ORIGINAL ARTICLE

Computed tomography in the evaluation of the anomalous origin of the coronary artery: coexistence with other congenital heart disease in an adult population

M. Krupiński1, M. Urbańczyk-Zawadzka1, B. Laskowicz1, M. Irzyk1, R. Banyś1, K. Gruszczyńska2, J. Baron2

1Department of Radiology and Diagnostic Imaging, John Paul II Hospital, Krakow, Poland

2Department of Radiology and Nuclear Medicine, Medical University of Silesia, Katowice, Poland

Address for correspondence: M. Krupiński, MD, PhD, Department of Radiology and Diagnostic Imaging, John Paul II Hospital, ul. Prądnicka 80,31–202 Kraków, Poland, tel/fax: +48 12 614 25 26, e-mail: maciej.krupinski@gmail.com

[Received 9 April 2014; Accepted 23 July 2014]

Background: The aim of the study is to assess the prevalence of anomalous origin of the coronary artery in cardiac computed tomography (CT) and to evaluate its coexistence with other congenital heart disease.

Materials and methods: 7,115 patients, who underwent 64-slice or dual source cardiac CT in the years 2005–2011 were screened for the presence of anomalous origin of the coronary artery.

Results: Anomalous origin of coronary artery was found in 62 (0.87%) patients (34 males, mean age 57.4 ± 15.1 years). Anomalous aortic and pulmonary origin of coronary artery concerned 59 (0.83%) and 3 (0.04%) cases, respectively. Concomitant heart defects were observed in 5 (0.07%) patients, all with anomalous aortic origin of coronary artery. Malformations included transposition of great arteries (4 patients) and single ventricle in (1 patient).

Conclusions: The incidence of anomalous origin of a coronary artery in cardiac CT is similar to invasive coronary angiography. In an adult population the vast majority of those anomalies are isolated abnormalities without concomitant other congenital heart defects. (Folia Morphol 2015; 74, 1: 73–77)

Key words: coronary vessel anomalies, congenital heart defects, multislice computed tomography

INTRODUCTION

Until the last decade, the detection of abnormally originating coronary artery was performed using invasive coronary angiography (ICA), sectional examination or echocardiography [1, 2, 6, 7, 10, 19, 20]. The recent invention of multidetector cardiac computed tomography (CT) allowed for non-invasive examination of coronary arteries, including their origin [13].

The prevalence of coronary artery anomalies depends on the diagnostic method used for its detection, adopted definition of coronary anomaly and characteristics of the study group [17]. The sectional analysis of the 18,950 consecutive specimens [1] revealed only 54 (0.3%) coronary anomalies, however this study was performed in the middle of the last century when the coronary anomaly was not precisely defined. In the largest population analysis of over 100,000 ICA performed in a period of almost 30 years, the abnormal aortic coronary artery origin occurred in 1.2% of the evaluated group [19]. In the biggest so far echocardiographic study performed on asymptomatic children [6] the anomalous aortic origin of the coronary artery was present in 4 (0.2%) cases. Due to its recent application in the clinical practice, there is only a few data on the incidence of coronary anomalies in CT [16].

○ ○ ○ ○

> Exercise tasks
a) According to the article on coronary artery anomalies, how many patients were screened with cardiac CT?
b) For each statement, say whether it agrees with the article on coronary artery anomalies, and quote the words of the article that decide it.
(i) Every patient with a concomitant heart defect had an anomalous aortic origin of the coronary artery.
(ii) The sectional analysis of consecutive specimens found coronary anomalies in 1.2% of them.
(iii) The largest echocardiographic study was performed on asymptomatic children.
The records that follow come from a different source than the article.

○ ○ ○ ○

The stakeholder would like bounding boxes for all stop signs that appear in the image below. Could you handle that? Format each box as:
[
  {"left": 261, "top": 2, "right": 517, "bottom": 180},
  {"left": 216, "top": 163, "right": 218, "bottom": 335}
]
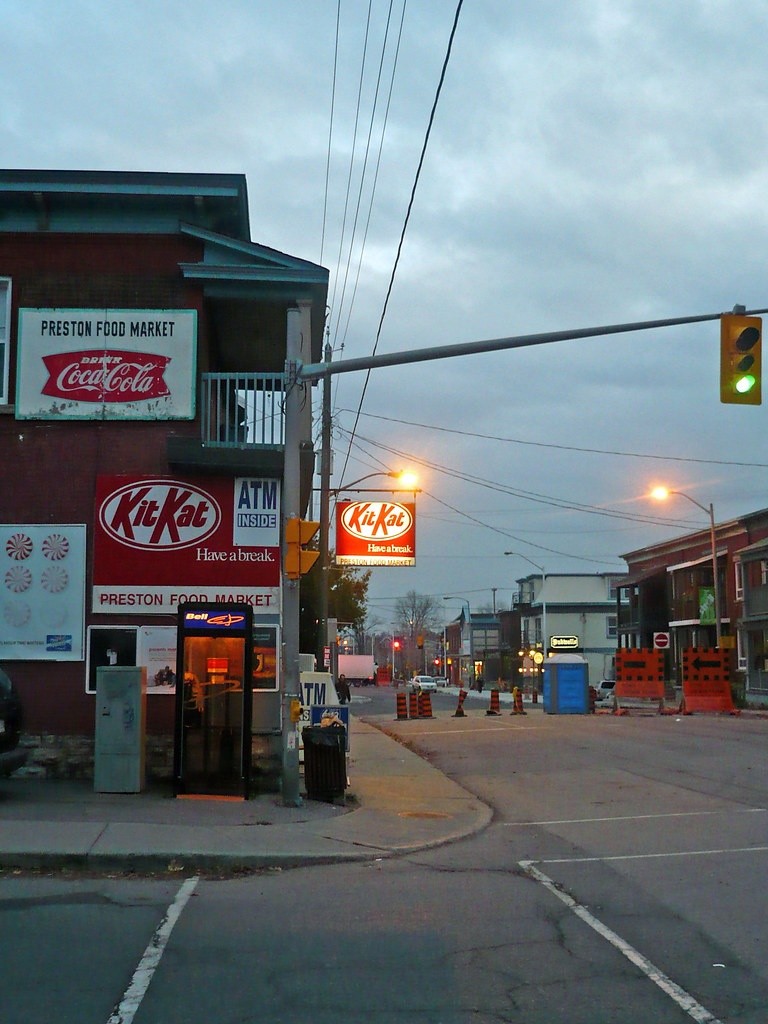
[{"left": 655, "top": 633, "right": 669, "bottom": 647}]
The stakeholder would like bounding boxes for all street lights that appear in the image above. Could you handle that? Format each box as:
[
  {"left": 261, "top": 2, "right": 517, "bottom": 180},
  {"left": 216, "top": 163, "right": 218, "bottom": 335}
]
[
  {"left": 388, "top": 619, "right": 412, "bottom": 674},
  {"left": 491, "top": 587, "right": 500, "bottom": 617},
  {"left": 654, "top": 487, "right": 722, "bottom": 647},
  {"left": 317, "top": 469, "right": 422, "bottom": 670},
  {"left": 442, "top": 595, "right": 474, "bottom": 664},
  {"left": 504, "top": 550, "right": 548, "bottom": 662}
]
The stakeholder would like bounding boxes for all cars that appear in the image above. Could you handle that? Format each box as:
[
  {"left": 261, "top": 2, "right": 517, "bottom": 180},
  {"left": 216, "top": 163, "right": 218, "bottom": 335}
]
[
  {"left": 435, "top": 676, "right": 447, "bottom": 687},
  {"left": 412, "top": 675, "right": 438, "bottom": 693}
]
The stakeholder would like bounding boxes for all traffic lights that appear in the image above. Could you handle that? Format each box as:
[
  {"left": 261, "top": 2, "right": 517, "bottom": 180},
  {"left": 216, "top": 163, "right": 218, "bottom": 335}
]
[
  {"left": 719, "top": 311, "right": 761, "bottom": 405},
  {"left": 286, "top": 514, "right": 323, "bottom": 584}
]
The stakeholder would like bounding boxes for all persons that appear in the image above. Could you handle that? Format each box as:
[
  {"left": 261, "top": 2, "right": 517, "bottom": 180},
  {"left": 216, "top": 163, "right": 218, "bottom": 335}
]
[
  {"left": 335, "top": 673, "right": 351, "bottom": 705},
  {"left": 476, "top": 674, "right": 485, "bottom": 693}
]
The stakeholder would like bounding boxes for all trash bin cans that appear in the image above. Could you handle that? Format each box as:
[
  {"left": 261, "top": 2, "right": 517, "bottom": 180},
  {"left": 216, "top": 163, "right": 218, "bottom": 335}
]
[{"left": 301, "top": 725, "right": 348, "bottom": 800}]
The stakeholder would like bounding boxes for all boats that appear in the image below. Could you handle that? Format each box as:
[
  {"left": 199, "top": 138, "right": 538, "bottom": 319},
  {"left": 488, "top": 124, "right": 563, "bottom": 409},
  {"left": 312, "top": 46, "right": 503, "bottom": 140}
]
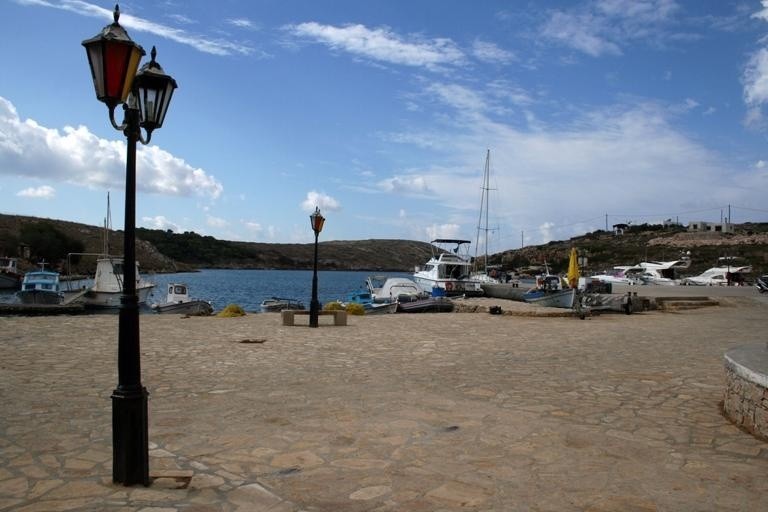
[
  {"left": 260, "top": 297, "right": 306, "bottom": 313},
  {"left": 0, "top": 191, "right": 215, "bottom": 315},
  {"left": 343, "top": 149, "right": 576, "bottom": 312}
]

○ ○ ○ ○

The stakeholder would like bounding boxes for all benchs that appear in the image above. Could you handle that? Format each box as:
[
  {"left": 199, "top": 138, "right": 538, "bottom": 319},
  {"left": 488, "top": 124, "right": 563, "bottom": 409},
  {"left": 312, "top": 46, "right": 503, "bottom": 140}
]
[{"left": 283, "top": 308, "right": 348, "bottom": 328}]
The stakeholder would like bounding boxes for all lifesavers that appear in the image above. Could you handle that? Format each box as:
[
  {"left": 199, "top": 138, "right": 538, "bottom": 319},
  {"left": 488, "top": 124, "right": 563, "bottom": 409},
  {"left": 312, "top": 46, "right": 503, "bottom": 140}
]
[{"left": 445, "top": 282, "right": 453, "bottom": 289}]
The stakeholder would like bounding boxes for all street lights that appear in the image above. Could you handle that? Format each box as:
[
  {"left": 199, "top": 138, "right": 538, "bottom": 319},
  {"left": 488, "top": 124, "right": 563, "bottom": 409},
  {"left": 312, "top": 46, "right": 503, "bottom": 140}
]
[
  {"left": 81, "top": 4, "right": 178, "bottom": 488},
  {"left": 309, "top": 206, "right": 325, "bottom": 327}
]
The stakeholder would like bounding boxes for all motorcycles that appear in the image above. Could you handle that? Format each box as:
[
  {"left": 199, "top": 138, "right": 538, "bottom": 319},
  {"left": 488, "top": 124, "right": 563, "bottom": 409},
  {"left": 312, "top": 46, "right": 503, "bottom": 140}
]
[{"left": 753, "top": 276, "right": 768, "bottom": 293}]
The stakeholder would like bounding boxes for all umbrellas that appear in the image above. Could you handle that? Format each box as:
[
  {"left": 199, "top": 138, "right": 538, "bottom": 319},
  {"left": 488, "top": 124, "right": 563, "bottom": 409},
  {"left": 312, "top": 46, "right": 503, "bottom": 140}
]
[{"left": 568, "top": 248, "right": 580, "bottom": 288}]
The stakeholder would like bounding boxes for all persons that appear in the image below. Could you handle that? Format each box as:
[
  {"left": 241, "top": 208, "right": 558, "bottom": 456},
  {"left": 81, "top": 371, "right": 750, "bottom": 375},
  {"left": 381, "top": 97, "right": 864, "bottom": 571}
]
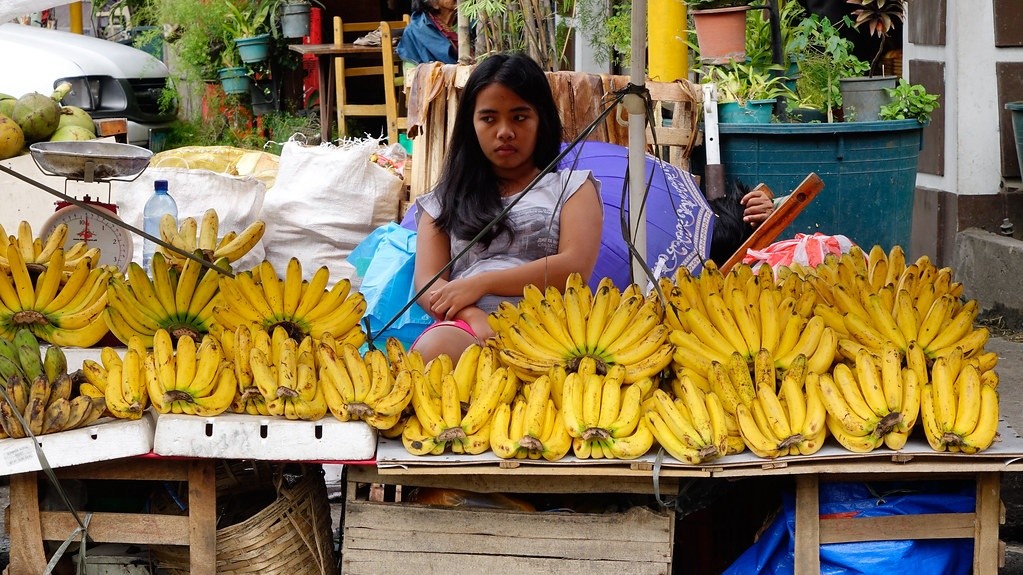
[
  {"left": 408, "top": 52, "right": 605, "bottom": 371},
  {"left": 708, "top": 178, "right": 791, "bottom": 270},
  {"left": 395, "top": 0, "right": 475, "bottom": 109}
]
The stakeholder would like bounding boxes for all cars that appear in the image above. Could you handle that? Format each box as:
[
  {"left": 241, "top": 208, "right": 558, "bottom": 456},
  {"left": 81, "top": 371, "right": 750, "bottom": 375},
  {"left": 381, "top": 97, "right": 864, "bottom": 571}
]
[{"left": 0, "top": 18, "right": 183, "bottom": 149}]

○ ○ ○ ○

> Task results
a) 7,115 patients

b)
(i) Yes: "all with anomalous aortic origin of coronary artery"
(ii) No: "revealed only 54 (0.3%) coronary anomalies"
(iii) Yes: "performed on asymptomatic children"